#104: The Shift From Supply To Demand (And How It Will Impact Your Business In 2018)
Dave: You need to bring the heat.
DC: 6 Rings.
Dave: 6 Rings.
DC: Jordan's thing would be like, every time he won a championship, he wouldn't hold up... He'd hold up, if it was the first championship, two fingers. The second one for the next one. The second time they won, he would have three fingers. Third finger for the next one. He said the fifth time, he held up this.
Dave: He was already onto the next one.
DC: He's like," I'm getting six. I'm getting six."
Dave: That's why when people ask you if you're going to sell Drift, that's why you're like," No, what are you talking about?"
DC: What are we talking about?
Dave: What are you talking about? What are we talking about?
DC: 6 Rings, bro.
Dave: Okay, this is going to be the Seminole podcast of 2018.
DC: This is it. Right here.
Dave: This is it.
DC: We're laying it down.
Dave: You better bring the heat. You better shut that or look away. This is important because this is something that we need to get on paper. This is something that we need-
DC: Including the trades, bro.
Dave: What now?
DC: When you're a cleaner, you keep pushing yourself harder when everyone else has had enough. You get into this zone. You shut out everything else and control the controllable. You know exactly who you are. You have a dark side that refuses to be taught to be good. You're not intimidated by pressure. You thrive on it.
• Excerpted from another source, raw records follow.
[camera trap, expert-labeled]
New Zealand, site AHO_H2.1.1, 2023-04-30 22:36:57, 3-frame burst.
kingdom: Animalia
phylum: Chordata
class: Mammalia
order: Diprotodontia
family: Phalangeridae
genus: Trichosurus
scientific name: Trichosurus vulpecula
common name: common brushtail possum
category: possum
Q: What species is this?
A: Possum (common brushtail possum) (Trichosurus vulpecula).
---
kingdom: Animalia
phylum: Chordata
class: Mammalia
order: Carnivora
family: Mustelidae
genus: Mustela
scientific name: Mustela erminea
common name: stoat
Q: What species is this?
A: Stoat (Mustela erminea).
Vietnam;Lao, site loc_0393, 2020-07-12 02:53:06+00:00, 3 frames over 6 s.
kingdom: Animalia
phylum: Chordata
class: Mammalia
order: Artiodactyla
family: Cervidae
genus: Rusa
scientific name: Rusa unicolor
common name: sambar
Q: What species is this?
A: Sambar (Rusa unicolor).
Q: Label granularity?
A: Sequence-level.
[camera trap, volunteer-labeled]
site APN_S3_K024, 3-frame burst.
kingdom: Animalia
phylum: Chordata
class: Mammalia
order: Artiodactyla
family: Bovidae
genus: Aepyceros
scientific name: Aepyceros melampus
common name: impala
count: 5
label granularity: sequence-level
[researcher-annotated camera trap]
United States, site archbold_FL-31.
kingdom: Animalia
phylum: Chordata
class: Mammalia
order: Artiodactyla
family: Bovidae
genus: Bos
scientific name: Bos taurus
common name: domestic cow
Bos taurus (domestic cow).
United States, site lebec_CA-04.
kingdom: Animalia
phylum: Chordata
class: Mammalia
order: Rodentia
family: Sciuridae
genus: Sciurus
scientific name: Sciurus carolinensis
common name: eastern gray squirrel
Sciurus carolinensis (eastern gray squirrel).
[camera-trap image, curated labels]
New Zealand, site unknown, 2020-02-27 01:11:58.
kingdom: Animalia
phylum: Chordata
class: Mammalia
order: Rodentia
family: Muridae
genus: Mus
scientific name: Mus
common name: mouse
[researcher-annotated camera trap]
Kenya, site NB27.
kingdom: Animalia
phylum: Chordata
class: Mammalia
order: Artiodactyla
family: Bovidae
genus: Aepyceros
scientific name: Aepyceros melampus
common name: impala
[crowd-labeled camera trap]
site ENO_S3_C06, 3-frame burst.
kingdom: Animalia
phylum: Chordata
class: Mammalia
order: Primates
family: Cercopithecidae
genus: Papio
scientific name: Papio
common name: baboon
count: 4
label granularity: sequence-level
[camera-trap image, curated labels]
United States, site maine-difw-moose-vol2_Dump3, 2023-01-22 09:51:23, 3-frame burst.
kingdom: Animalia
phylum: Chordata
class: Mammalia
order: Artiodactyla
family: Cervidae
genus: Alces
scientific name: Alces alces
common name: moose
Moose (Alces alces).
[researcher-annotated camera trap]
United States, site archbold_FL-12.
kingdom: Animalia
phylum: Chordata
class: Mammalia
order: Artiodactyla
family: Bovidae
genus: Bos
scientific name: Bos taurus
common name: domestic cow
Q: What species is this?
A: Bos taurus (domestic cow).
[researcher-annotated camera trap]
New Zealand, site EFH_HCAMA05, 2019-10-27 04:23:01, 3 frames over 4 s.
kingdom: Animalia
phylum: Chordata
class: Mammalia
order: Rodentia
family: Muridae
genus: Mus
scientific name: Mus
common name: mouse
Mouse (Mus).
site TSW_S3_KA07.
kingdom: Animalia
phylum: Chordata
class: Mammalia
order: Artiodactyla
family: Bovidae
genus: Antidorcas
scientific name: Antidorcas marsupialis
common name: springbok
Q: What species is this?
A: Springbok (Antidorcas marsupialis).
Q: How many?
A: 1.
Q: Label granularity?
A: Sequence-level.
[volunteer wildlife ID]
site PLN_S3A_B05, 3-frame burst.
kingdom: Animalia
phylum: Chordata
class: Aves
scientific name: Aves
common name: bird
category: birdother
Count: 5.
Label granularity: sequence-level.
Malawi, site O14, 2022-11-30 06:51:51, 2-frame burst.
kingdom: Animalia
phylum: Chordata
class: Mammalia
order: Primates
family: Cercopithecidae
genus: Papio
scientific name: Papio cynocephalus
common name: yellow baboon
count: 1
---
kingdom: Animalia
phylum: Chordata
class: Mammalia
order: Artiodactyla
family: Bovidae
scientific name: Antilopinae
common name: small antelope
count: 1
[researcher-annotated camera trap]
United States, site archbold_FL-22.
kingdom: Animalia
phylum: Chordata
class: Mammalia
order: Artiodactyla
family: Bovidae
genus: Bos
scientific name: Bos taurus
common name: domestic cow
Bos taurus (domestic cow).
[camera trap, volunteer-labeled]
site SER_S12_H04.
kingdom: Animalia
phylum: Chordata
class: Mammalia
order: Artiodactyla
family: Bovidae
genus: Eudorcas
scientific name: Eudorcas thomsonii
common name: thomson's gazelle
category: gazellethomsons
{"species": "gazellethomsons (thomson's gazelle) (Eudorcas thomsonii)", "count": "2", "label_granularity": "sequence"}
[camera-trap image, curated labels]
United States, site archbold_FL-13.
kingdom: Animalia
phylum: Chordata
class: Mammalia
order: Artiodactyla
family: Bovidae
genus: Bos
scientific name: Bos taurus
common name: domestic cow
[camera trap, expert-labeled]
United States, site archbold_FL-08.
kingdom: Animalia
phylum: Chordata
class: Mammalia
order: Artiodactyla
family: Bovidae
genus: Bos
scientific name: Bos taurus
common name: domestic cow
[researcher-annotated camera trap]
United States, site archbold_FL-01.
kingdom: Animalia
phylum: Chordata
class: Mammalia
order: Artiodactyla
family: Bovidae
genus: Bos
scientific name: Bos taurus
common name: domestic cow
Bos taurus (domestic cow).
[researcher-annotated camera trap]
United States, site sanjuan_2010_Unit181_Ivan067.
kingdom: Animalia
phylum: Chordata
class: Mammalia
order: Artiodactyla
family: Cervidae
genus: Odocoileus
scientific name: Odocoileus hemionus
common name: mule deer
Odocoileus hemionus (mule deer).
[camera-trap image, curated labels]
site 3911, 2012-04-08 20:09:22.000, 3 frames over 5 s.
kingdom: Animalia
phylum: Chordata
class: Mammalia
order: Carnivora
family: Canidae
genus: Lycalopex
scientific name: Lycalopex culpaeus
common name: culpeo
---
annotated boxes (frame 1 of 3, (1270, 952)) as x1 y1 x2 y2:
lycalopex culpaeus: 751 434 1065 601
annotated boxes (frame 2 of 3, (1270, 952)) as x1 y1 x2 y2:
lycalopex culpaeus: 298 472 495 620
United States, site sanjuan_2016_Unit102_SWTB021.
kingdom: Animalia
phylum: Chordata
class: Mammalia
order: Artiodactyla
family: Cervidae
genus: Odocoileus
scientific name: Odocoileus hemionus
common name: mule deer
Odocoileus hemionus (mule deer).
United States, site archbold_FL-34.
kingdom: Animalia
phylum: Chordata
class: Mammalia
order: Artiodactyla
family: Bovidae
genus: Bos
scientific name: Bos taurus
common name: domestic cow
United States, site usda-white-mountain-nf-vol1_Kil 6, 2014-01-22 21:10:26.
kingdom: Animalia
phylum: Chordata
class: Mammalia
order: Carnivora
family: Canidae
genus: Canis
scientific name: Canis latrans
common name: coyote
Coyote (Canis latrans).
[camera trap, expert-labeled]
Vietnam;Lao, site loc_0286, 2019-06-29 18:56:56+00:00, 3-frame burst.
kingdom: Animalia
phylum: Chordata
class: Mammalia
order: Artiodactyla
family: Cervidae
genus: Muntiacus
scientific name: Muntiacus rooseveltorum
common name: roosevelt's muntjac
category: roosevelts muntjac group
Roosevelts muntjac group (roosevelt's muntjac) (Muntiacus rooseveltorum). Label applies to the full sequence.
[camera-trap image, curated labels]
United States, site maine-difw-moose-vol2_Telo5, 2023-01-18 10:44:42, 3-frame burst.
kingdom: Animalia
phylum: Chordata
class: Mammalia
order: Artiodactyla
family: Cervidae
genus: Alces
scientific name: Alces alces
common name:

DC: When everyone is hitting In Case of Emergency button, they're all looking for you. You don't compete with anyone. You find your opponent's weakness and you attack.
Dave: That's the realist.
DC: You'd rather be feared than liked. You don't have to love the work but you're addicted to the results.
Dave: No. The process. Yeah.
DC: You trust very few people, and those you trust better never let you down.
Dave: That's the truth. That's the truth.
DC: You don't recognize failure. You know there is more than one way to get what you want. You don't celebrate your achievements because you always want more.
Speaker 3: Oh my God, let's go!
Dave: Is this your bio?
DC: My bio pick right here. More, more, more.
Dave: Love it. This is good, I got you ready.
DC: Let's go. Got my mic. Got my mic ready.
Dave: I got you ready, I got you ready. We're publishing this next week heading into the New Year. This is going to be your top track for this year. This is going to be a fundamental piece for us. It is the shift from supply to demand, and what it means.
DC: They don't want it. They don't want it.
Dave: I have a million notes. This is something we've talked about a lot.
Dave: Yeah, we talked about this a lot internally, which is... There's a whole thing. I'll poke holes in it when we've got to talk about it, but this is an idea you've been obsessed with for a while. Almost since the beginning of Drift, which is that customers today have all the power. I think you've talked about it enough where you kind of crystallize it into this thing which, what you call, the shift from supply to demand. That's what we're going to talk about today. I'll tee you up with this analogy, which you talked to us. We had an offsite and you wrote this whole thing up on the whiteboard. It all starts with this, which is if you look at the world today, hotels own the supply, but Airbnb owns the demand. Cabs own the supply, but Uber and Lyft own the demand. That's all because of the internet. Everything is 24/ 7, real- time, global, but imagine if you went to Amazon at 5: 30 PM today, and you logged on the website and it said," Sorry, it's 5: 00 PM. It's after 5: 00 PM. We're shut down."
DC: Can't imagine.
Dave: Right, so that is the tee up for the shift from supply to demand.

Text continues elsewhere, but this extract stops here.